Excerpt from a dataset:
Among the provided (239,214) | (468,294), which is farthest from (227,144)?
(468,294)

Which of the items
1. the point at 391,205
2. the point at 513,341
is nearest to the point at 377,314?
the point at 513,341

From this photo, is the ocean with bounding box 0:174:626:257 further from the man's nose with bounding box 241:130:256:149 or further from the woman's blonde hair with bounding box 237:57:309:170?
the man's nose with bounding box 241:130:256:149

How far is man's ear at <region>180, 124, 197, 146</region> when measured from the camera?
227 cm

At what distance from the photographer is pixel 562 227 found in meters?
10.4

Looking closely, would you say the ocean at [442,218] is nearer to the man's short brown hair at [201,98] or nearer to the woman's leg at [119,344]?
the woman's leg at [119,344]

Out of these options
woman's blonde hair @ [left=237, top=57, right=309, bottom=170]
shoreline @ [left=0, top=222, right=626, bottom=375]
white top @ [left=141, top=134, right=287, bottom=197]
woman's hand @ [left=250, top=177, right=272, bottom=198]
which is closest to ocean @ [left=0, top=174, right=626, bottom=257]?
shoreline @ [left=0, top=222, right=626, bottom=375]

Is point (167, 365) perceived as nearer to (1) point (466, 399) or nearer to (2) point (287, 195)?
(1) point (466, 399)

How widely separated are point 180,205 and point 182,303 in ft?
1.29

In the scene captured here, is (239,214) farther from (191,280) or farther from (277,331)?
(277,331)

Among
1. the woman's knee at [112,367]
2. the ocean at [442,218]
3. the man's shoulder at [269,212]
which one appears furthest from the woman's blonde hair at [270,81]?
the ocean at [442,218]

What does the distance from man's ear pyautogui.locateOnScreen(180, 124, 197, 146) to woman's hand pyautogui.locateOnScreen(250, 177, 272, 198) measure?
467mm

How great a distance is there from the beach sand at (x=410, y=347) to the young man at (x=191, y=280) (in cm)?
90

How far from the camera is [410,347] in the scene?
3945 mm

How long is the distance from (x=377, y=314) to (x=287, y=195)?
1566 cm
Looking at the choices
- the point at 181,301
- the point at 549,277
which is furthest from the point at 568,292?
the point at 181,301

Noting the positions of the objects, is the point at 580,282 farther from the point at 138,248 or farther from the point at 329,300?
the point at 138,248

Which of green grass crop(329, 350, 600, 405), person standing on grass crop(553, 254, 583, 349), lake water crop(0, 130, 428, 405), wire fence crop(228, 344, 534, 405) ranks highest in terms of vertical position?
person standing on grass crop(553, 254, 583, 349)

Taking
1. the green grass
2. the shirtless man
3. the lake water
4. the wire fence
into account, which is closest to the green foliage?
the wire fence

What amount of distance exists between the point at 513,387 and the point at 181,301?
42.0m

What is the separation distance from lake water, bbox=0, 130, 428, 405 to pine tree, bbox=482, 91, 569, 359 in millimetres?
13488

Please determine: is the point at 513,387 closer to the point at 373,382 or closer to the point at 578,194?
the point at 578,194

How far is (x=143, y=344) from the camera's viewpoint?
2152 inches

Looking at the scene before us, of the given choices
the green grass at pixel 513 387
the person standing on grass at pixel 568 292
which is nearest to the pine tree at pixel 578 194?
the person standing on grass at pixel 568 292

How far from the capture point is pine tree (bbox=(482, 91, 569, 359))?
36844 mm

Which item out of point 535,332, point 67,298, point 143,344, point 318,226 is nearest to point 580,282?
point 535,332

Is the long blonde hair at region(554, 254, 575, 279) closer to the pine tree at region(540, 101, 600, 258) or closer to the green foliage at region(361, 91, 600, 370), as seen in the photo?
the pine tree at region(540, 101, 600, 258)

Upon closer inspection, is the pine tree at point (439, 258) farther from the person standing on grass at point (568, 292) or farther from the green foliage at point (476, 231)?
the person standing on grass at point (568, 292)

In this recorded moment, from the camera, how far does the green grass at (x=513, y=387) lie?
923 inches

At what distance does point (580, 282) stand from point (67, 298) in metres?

**SET TASK:**
What do the records say? Quote them all exactly.

**SOLUTION BELOW:**
Among the provided (239,214) | (468,294), which is farthest from (227,144)?
(468,294)

Which of the items
1. the point at 391,205
2. the point at 513,341
is nearest to the point at 377,314?
the point at 513,341

From this photo, is the ocean with bounding box 0:174:626:257 further from the man's nose with bounding box 241:130:256:149 or further from the woman's blonde hair with bounding box 237:57:309:170?
the man's nose with bounding box 241:130:256:149

How far is man's ear at <region>180, 124, 197, 146</region> when measured from the camera?
227 cm

At what distance from the photographer is pixel 562 227 found in meters?
10.4

Looking closely, would you say the ocean at [442,218] is nearer to the man's short brown hair at [201,98] or nearer to the woman's leg at [119,344]?
the woman's leg at [119,344]

Out of these options
woman's blonde hair @ [left=237, top=57, right=309, bottom=170]
shoreline @ [left=0, top=222, right=626, bottom=375]
white top @ [left=141, top=134, right=287, bottom=197]
woman's hand @ [left=250, top=177, right=272, bottom=198]
which is closest to ocean @ [left=0, top=174, right=626, bottom=257]?
shoreline @ [left=0, top=222, right=626, bottom=375]

Is point (167, 365) perceived as nearer to (1) point (466, 399) or nearer to (2) point (287, 195)?
(1) point (466, 399)

How widely separated are point 180,205 and point 182,303 in ft?
1.29

In the scene captured here, is (239,214) farther from (191,280) or farther from (277,331)?
(277,331)

Among
1. the woman's knee at [112,367]
2. the ocean at [442,218]
3. the man's shoulder at [269,212]
which one appears furthest from the woman's blonde hair at [270,81]?
the ocean at [442,218]

What does the distance from man's ear pyautogui.locateOnScreen(180, 124, 197, 146) to woman's hand pyautogui.locateOnScreen(250, 177, 272, 198) measure?
467mm

How great a distance is there from the beach sand at (x=410, y=347) to the young man at (x=191, y=280) (in cm)?
90

How far from the camera is [410,347] in the scene?
3945 mm

How long is the distance from (x=377, y=314) to (x=287, y=195)?
1566 cm
Looking at the choices
- the point at 181,301
- the point at 549,277
which is furthest from the point at 568,292?
the point at 181,301

Noting the positions of the objects, is the point at 580,282 farther from the point at 138,248 or farther from the point at 329,300?
the point at 138,248

Which of green grass crop(329, 350, 600, 405), person standing on grass crop(553, 254, 583, 349), lake water crop(0, 130, 428, 405), wire fence crop(228, 344, 534, 405) ranks highest in terms of vertical position?
person standing on grass crop(553, 254, 583, 349)

Taking
1. the green grass
2. the shirtless man
3. the lake water
4. the wire fence
into account, which is closest to the green foliage?
the wire fence

What amount of distance exists between the point at 513,387 and the point at 181,301?
42.0m

What is the separation distance from lake water, bbox=0, 130, 428, 405 to pine tree, bbox=482, 91, 569, 359 in millimetres?
13488

Please determine: is the point at 513,387 closer to the point at 373,382 or closer to the point at 578,194?
the point at 578,194

How far is (x=143, y=344) from the camera's viewpoint?
2152 inches

Looking at the scene before us, of the given choices
the green grass at pixel 513 387
the person standing on grass at pixel 568 292
which is nearest to the pine tree at pixel 578 194?
the person standing on grass at pixel 568 292

How far from the capture point is pine tree (bbox=(482, 91, 569, 359))?
36844 mm

Which item out of point 535,332, point 67,298, point 143,344, point 318,226 is nearest to point 580,282?
point 535,332

Is the long blonde hair at region(554, 254, 575, 279) closer to the pine tree at region(540, 101, 600, 258) or closer to the green foliage at region(361, 91, 600, 370), as seen in the photo?
the pine tree at region(540, 101, 600, 258)

Upon closer inspection, is the pine tree at point (439, 258) farther from the person standing on grass at point (568, 292) or farther from the green foliage at point (476, 231)?
the person standing on grass at point (568, 292)

In this recorded moment, from the camera, how far does the green grass at (x=513, y=387) lie?
923 inches

At what distance does point (580, 282) stand from point (67, 298) in metres?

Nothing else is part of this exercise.